TASK INSTRUCTIONS:
A. According to the passage on the ACS president-elect's activities, what is the deadline for voting in this year's ACS election?
B. List every city named in the passage on the ACS president-elect's activities.
C. Carry on the passage about the ACS president-elect's activities, starting right after its final sentence.
[[ SOURCE PASSAGE open ]]
I encourage all ACS members to vote in this year’s election and thereby contribute to the governance of our society. . . . The voting deadline is Oct. 20, noon (CDT).

The president-elect attends a variety of ACS events, represents ACS at a number of venues, and plans activities and initiatives for the presidential year.

As is the case with other ACS governance leadership positions—in local sections, divisions, international chemical sciences chapters, committees, and student chapters—ACS president-elect and ACS president are part-time, volunteer roles.

What have I been doing as ACS president-elect?

I have focused on amplifying ACS initiatives, promoting ACS activities that yield maximum results for ACS members and society as a whole, providing meaningful opportunities for all members to contribute to these activities, and working within existing ACS structures to effect positive change.

Doing governance work. I’ve been actively engaged in board meetings and serve on the board’s Committee on Public Affairs and Public Relations. I contribute to ongoing efforts to position ACS governance for the future: ensuring representation of all ACS members on the council (with CPC and other stakeholders) and reviewing the committee structure (as a member of ConC). I’ve met with several committees to learn about their activities.

Representing ACS at events in the US. In addition to participating in a number of local section events, both in person and virtually, I attended the Northeast Regional Meeting in Boston in June, and I am looking forward to attending the Southwest Regional Meeting in Oklahoma City in November.

I had the privilege of speaking at two National Historic Chemical Landmark events. In Indianapolis in March, we celebrated a truly life-changing innovation for many people: the development and commercialization of insulin by Eli Lilly and Company 100 years ago. And in May at Columbia University, we honored the late Marie Maynard Daly , the first Black American woman to earn a PhD in chemistry in the US, for her inspiring achievements and influential career.

Interacting with other professional societies and supporting opportunities outside the US. In early June, I traveled to Vancouver, British Columbia, to attend the Canadian Chemistry Conference and Exhibition. I met with the board of the Canadian Society for Chemistry and its staff, as well as board members of the Chemical Institute of Canada. During that meeting, I highlighted ACS initiatives in diversity, equity, inclusion, and respect.
[[ SOURCE PASSAGE closed ]]
[[ GIVEN MATERIAL open ]]
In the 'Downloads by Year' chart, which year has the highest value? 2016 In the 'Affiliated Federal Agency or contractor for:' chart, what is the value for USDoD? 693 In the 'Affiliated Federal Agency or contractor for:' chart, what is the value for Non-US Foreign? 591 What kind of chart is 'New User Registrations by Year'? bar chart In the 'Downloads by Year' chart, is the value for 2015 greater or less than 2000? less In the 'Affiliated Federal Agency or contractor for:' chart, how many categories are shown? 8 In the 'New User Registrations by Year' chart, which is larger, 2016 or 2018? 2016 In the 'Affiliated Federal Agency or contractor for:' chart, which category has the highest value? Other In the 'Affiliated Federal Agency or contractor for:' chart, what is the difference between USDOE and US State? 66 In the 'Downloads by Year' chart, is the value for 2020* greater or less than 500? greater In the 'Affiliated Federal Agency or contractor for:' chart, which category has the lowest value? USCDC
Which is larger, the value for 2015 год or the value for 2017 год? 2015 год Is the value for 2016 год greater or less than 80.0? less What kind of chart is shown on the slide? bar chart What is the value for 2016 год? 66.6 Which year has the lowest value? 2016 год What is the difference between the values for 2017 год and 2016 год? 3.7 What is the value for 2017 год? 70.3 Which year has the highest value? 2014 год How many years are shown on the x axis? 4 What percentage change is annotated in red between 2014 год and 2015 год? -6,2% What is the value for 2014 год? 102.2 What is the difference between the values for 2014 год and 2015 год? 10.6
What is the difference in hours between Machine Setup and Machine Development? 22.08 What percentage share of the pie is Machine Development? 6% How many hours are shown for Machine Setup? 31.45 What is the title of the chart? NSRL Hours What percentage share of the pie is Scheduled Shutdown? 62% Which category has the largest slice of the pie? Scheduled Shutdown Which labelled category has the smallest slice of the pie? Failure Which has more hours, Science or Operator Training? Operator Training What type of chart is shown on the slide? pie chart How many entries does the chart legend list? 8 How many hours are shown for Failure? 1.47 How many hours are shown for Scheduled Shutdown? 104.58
[[ GIVEN MATERIAL closed ]]
ANSWERS PER TASK:
A. Oct. 20, noon (CDT).

B. Boston, Oklahoma City, Indianapolis, Vancouver

C.
In early July, I represented ACS in Istanbul at the General Assembly of the Federation of Asian Chemical Societies (FACS) and the Asian Chemical Congress. There, I participated in a ceremonial signing of a memorandum of understanding. Under the new agreement, ACS-FACS collaborations will be guided by the United Nations sustainable development goals and will focus on fostering connections, offering technical programming and professional development, and communicating chemistry’s value.

In mid-July, I joined the ACS Joint Board-Council Committee on International Activities for a series of calls with leaders of ACS international chemical sciences chapters. I also participated virtually in events organized by several international student chapters throughout the year.

In September, several board colleagues and I attended the 50th anniversary conference of the National Organization for the Professional Advancement of Black Chemists and Chemical Engineers (NOBCChE). I participated in a joint NOBCChE and ACS leadership meeting, during which we discussed ongoing joint activities and explored potential areas for future collaboration.

Planning for 2024. For the remainder of the year, I will plan programming for ACS Spring 2024, ACS Fall 2024, and regional meetings; talk with committees about their ongoing efforts; and work with ConC to make committee assignments for 2024. I remain committed to working constructively, respectfully, collaboratively, and creatively with you and other members to advance ACS for its members and all of society. I encourage you to reach out to me anytime at MaryCarroll-ACS@union.edu.

Views expressed are those of the author and not necessarily those of C&EN or ACS.